Dès que le gardien de ce vaste dortoir vit arriver le convoi, il vint au-devant, et, aidé du conducteur de la voiture, il déposa le corps dans la chapelle, en attendant le prêtre, qui venait régulièrement, deux fois la semaine, présider à l’enterrement des pauvres. Celui-ci parut bientôt, et, après les prières usitées, le corps fut emporté à bras par le gardien et un de ses aides. Après avoir fait quelques pas, les porteurs s’arrêtèrent près d’une frêle construction en bois, d’environ vingt pieds carrés, qui reposait sur la terre nue ; et le gardien, tirant une clef de sa poche, se mit en devoir d’en ouvrir la porte.

— Mais où est-ce donc que vous allez mettre mon fils ? demanda Chauvin d’un air inquiet ; je ne vois pas de fosse creusée pour…

— Mais, ici, répondit le gardien, dans la charnière ; c’est là que l’on met les pauvres pendant l’hiver ; la terre est gelée, et ça coûterait trop cher pour faire les fosses.

— Ah ! Monsieur, je vous en prie, ne le mettez pas là ; ma pauvre femme en mourrait de douleur, si elle le savait. Mon fils n’y restera pas la nuit, il va être volé par les clercs docteurs.

— Ah ! pour cela, ne craignez rien, bonhomme ; j’ai là mon fusil et un bon chien. Je les défie d’y venir.

— Tenez, Monsieur, prêtez-moi une bêche ; la terre ne vous manque pas ici : je vais creuser moi-même la fosse de mon fils, dans quelque petit coin.

— C’est impossible, bonhomme, c’est contre mes ordres.

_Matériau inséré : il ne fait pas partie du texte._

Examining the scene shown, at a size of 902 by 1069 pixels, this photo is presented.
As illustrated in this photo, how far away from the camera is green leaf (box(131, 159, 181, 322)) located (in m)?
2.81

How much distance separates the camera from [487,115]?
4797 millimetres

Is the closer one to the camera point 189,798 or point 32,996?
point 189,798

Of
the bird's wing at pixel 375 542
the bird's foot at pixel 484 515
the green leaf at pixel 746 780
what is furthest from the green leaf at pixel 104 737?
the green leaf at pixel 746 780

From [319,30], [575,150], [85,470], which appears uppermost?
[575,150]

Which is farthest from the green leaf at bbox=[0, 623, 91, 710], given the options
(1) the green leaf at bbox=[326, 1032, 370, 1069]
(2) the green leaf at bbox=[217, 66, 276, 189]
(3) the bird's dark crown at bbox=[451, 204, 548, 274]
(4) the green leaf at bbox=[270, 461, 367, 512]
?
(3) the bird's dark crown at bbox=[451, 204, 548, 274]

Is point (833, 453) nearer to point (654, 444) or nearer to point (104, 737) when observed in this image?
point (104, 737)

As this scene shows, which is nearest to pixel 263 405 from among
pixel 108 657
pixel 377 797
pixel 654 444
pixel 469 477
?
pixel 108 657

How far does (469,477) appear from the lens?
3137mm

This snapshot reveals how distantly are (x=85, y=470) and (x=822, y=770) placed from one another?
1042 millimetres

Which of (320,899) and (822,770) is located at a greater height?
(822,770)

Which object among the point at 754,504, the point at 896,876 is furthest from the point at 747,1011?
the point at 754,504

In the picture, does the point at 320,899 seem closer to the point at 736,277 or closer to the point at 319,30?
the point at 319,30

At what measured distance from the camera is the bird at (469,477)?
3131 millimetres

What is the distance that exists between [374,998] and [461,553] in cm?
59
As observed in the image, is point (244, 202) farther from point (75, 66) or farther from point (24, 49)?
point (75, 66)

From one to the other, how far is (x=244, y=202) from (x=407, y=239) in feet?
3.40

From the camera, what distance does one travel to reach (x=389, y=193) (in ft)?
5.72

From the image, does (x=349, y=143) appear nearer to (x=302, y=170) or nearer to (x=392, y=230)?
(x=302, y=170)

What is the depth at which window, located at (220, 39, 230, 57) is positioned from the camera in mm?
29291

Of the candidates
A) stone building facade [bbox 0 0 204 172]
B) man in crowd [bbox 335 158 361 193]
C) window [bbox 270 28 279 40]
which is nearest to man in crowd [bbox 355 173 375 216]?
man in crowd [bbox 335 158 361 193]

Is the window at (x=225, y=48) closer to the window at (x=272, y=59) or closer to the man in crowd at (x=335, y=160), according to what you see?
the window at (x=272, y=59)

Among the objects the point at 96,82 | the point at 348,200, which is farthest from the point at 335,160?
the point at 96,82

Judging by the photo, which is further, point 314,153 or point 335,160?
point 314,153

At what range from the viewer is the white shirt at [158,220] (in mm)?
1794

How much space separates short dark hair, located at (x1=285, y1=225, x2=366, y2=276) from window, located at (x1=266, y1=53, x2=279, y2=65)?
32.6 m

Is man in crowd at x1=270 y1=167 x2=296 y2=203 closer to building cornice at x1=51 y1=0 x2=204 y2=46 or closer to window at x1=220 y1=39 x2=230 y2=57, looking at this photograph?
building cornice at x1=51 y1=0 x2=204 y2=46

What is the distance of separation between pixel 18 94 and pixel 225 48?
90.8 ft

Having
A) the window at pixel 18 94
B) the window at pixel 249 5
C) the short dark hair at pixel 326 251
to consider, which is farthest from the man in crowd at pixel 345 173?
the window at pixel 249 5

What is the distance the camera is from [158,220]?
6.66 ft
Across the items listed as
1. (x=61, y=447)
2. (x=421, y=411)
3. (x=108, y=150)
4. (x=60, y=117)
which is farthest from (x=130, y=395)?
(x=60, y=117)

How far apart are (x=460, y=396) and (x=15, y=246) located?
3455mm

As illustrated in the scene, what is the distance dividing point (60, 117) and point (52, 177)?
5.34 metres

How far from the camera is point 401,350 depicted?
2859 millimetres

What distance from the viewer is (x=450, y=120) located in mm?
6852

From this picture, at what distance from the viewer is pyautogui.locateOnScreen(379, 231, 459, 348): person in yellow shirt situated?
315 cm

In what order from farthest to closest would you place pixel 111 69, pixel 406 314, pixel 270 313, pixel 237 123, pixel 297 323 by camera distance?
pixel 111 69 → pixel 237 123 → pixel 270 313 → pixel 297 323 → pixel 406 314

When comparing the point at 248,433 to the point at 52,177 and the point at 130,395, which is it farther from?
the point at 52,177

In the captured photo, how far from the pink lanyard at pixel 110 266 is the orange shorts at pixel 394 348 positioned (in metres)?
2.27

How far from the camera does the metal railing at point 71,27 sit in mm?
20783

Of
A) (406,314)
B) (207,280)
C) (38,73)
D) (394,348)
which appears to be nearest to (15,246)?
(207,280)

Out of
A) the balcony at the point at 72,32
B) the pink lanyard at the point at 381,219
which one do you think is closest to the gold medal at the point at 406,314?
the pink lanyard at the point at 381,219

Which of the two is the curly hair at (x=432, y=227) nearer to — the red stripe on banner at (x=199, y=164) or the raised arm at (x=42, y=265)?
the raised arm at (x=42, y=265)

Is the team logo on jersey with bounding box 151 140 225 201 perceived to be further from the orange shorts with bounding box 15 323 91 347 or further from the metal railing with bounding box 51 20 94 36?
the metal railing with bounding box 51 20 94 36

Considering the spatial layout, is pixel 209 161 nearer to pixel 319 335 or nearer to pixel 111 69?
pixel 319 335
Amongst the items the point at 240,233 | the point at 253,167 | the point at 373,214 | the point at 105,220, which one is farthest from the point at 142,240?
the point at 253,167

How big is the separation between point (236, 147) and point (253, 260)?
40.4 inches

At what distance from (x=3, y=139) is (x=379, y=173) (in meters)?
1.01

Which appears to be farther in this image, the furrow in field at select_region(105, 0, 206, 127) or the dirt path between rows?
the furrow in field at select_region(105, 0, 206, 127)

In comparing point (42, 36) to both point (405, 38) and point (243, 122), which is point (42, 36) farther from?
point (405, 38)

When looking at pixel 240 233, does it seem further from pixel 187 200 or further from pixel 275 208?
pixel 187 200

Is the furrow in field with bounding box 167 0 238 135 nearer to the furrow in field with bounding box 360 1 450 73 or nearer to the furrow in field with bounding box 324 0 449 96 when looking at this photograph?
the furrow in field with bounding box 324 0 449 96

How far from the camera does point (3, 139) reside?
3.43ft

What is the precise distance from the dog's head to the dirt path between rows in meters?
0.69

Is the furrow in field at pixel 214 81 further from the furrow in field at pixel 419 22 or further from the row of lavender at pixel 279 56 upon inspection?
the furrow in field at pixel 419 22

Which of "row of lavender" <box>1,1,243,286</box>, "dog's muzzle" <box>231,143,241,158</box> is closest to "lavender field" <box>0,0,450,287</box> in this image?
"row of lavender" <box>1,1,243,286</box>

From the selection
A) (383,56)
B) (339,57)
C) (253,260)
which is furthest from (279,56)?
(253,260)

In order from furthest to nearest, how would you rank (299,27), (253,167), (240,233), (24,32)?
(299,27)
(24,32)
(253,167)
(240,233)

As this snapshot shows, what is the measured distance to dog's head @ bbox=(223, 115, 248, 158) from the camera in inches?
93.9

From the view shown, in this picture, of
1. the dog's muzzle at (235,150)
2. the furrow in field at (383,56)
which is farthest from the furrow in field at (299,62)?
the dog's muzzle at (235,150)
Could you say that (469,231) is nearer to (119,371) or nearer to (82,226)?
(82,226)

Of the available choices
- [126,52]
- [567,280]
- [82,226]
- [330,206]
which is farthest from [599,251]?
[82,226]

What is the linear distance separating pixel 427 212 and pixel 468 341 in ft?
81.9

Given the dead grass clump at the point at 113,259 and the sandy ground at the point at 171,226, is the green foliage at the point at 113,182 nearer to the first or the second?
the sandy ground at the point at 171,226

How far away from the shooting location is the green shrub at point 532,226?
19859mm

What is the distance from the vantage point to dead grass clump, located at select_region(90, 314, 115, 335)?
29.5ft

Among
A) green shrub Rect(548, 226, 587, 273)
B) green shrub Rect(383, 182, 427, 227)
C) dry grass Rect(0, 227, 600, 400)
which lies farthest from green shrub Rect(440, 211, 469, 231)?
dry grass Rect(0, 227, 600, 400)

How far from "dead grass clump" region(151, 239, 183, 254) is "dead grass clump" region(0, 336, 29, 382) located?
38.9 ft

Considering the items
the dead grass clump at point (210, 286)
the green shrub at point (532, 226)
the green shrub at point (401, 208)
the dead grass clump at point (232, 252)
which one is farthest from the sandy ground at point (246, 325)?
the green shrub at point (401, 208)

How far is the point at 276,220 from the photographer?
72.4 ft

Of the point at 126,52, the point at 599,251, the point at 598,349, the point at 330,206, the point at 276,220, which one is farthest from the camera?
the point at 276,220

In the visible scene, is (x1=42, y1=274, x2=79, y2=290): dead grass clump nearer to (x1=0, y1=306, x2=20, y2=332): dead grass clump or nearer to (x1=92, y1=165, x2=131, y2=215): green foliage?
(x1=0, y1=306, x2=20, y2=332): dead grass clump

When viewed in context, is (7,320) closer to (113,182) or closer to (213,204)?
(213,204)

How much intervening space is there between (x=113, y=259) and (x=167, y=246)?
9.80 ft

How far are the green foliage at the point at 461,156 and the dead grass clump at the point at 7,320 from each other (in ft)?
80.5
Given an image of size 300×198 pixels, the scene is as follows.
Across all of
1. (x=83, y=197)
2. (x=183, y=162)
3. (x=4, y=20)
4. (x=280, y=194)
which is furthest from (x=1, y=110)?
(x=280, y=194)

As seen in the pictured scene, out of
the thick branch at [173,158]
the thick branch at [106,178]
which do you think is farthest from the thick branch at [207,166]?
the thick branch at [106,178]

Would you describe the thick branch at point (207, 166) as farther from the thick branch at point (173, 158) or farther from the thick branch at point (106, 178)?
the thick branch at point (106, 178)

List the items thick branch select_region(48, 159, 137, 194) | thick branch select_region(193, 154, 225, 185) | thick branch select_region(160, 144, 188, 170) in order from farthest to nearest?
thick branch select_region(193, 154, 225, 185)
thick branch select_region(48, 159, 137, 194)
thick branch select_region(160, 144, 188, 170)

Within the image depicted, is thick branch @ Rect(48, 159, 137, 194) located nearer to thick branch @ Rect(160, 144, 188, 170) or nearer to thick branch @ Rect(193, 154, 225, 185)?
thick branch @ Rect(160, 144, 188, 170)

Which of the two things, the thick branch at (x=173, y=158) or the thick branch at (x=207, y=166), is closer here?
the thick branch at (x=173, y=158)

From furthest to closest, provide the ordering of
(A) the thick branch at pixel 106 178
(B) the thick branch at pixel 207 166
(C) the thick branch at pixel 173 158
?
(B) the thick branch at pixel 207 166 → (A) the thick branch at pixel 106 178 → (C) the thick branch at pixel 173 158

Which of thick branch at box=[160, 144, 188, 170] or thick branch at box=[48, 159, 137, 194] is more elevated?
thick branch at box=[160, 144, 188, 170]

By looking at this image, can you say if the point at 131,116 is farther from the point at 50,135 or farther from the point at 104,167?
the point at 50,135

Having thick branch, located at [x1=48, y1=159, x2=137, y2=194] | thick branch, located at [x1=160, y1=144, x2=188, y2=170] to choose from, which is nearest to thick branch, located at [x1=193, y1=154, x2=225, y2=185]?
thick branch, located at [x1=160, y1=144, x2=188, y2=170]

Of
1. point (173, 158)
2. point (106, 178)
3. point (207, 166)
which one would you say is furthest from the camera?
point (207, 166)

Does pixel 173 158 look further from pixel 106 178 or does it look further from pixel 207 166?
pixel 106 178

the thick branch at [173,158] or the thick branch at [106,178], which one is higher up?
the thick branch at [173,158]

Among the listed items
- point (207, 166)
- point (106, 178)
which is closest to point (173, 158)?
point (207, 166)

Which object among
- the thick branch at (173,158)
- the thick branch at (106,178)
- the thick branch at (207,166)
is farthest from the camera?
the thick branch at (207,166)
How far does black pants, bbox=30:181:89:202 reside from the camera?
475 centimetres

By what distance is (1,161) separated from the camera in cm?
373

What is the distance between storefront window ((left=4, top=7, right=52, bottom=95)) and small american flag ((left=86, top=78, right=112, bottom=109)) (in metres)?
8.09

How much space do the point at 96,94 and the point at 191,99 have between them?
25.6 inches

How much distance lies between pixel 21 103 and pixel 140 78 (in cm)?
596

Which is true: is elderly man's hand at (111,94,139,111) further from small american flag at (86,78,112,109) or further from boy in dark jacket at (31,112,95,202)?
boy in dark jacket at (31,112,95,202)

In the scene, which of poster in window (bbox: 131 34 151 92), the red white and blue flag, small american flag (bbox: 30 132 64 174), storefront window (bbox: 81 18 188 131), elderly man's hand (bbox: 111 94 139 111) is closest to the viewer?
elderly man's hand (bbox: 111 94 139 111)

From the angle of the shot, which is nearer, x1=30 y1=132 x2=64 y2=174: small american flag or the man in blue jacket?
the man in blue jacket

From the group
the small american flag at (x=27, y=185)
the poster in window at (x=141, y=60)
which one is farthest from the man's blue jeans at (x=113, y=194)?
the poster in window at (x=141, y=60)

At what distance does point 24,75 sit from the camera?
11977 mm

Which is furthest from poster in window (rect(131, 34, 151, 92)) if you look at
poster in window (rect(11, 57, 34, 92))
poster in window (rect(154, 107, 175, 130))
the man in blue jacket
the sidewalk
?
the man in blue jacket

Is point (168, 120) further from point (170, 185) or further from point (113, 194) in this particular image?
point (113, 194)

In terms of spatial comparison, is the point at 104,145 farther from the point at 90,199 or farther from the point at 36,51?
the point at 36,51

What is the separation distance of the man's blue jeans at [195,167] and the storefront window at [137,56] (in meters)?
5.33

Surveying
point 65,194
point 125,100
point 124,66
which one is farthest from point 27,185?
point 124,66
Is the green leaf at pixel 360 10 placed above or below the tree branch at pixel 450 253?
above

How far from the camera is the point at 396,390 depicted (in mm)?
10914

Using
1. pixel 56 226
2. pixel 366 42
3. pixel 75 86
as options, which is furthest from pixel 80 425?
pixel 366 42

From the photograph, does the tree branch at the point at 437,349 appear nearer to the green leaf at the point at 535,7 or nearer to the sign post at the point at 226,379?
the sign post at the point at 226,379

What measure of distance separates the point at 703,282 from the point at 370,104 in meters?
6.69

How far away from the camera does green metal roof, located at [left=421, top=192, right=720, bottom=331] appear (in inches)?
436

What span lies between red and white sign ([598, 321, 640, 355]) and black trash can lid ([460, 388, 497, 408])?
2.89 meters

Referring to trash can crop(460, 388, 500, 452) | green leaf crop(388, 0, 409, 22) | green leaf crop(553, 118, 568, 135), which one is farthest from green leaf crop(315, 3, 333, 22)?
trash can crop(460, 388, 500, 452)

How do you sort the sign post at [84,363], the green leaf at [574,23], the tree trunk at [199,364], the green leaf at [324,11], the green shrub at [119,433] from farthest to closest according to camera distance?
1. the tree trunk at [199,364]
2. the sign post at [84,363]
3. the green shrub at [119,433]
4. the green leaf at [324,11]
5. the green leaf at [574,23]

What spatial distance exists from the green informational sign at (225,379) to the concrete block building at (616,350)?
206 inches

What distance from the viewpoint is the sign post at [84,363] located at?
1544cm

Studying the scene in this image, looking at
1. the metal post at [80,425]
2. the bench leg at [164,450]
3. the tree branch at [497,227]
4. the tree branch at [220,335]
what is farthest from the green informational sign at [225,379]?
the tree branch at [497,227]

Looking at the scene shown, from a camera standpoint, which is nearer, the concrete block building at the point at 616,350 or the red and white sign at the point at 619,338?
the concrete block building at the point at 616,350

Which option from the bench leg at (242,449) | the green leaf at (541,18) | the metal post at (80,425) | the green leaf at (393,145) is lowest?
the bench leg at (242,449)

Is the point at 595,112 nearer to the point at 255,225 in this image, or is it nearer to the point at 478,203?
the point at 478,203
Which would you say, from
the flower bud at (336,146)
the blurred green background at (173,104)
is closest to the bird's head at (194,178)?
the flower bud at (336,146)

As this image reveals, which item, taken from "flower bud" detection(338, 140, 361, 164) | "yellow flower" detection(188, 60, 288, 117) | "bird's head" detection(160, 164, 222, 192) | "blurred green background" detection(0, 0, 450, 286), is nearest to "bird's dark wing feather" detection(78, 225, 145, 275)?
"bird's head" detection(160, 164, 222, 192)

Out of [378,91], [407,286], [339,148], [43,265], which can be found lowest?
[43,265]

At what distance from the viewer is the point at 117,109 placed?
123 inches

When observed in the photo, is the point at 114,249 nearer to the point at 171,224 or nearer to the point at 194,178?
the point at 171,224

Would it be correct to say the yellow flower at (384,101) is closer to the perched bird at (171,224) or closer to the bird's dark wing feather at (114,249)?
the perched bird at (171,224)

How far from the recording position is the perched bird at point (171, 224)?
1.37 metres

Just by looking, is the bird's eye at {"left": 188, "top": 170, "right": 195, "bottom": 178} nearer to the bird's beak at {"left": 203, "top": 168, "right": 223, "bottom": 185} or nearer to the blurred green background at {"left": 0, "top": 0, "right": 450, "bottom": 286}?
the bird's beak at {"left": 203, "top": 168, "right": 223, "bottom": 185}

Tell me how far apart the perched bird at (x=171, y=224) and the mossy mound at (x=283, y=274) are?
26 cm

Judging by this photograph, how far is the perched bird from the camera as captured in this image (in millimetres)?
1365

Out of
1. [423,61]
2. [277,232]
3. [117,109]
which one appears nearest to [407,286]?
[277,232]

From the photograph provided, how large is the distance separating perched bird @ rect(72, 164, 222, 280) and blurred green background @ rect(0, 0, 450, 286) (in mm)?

— Oh ! je vous en prie, ne me refusez pas cette grâce, je gratterai plutôt la terre avec mes mains ; mais, pour l’amour de Dieu, ne mettez pas mon fils dans la charnière.

Cette horreur des pauvres pour le charnier n’est point exagérée. Il y a eu un temps où des gardiens infidèles se laissaient corrompre par l’appât de l’or, et faisaient du charnier un réservoir où les clercs-docteurs venaient, à prix fixe, choisir les sujets de dissection qui leur convenaient. Il s’y faisait un trafic régulier de chair humaine, et Dieu seul connaît le nombre de ceux qui sont passés de ce lieu de repos sous le scalpel du médecin. Mais on doit dire ici, à la louange du gardien actuel, qu’il s’acquitte de sa charge avec une fidélité à toute épreuve, et personne ne sait mieux que les clercs-médecins qu’il est incorruptible sur ce chapitre ; aussi envie ne leur prend d’essayer la juste portée de son fusil, ni de faire une connaissance trop intime avec la mâchoire du fidèle Sultan.

Aussi ce fut aux assurances réitérées que le gardien fit à Chauvin que le corps de son fils serait dans le charnier aussi en sûreté qu’au sein de la terre qu’il consentit, comme malgré lui, à l’y laisser déposer. Ce pauvre père, le cœur navré, plongea plusieurs fois ses regards au fond de ce trou où gisaient, rangés par ordre, un grand nombre de cercueils de toute grandeur ; et, lorsque le corps de son fils y fut descendu, il lui jeta, pour dernier adieu, quelques poignées de terre, et la porte du charnier se referma.

  1. On s’est relâché, depuis, de la rigueur de cette règle ; les corps des pauvres peuvent maintenant entrer à l’église et participer aux prières qui s’y disent pour les morts – Note de l’Auteur.